Ex.1: UPenn ‘Why this major’ essay

The University of Pennsylvania, with its strong emphasis on pre-professional learning is ideal as a learning environment. That focus is what drives many students with an eye to the future — we hope to apply our learning, impact the real world in ways that inspire change.  I find the Cognitive Science program, specifically its concentration in Language and Mind most appealing. As someone who places great emphasis in words, the idea of analyzing the cognitive aspects behind linguistics, whether philosophically, psychologically, or computationally draws upon various fields that showcase various perspectives on the meanings of language. It’s fascinating that despite the various languages and cultures there can be a biological scientific breakdown explaining the complex processes underlying syntax and semantics. 
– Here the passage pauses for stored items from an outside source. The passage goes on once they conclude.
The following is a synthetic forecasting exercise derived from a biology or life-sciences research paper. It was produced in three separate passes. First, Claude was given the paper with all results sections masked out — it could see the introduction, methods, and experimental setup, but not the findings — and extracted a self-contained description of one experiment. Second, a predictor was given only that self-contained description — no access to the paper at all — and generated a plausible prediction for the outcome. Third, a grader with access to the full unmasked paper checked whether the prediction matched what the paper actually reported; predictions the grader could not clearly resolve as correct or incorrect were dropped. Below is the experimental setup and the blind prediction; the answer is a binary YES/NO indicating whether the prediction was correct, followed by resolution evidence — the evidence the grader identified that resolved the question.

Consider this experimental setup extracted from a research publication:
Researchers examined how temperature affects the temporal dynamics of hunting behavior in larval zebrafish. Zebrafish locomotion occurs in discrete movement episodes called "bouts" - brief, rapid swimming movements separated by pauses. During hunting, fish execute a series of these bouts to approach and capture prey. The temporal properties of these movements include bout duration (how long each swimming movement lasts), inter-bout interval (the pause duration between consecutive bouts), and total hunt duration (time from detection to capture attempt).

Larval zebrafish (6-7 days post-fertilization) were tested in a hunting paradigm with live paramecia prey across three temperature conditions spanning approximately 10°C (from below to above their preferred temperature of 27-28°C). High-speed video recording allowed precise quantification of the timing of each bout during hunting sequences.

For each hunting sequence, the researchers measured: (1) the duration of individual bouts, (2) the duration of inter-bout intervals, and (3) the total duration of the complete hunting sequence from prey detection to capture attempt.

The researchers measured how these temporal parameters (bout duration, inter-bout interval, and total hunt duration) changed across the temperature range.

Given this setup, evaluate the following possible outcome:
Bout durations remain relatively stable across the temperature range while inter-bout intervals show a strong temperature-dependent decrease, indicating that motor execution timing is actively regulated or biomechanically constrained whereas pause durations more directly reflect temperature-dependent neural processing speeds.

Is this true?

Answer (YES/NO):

Ex. 2: Brown University ‘Why this major’ essay

As someone who places great emphasis in words, the idea of analyzing the cognitive aspects behind linguistics, whether philosophically, psychologically, or computationally fits my ideal of using interdisciplinary methods to study human behavior holistically. I am also concerned with quantitative methods. For example, AP Psychology allowed me to talk about the ethics and methodology. I had read about the Asch conformity tests. But when my teacher set up the experiment with three classmates as subjects and the rest of us as confederates, two subjects did not conform; our ratio of nonconformity was lower than Asch had found. Could it be a trait of the magnet population and experience? Should I remain pre-med, a strong background in neuroscience will support my study of anatomy and help me become a better physician. Directly linking biology and behavior,  Cognitive Neuroscience will contribute to my holistic view of my patients.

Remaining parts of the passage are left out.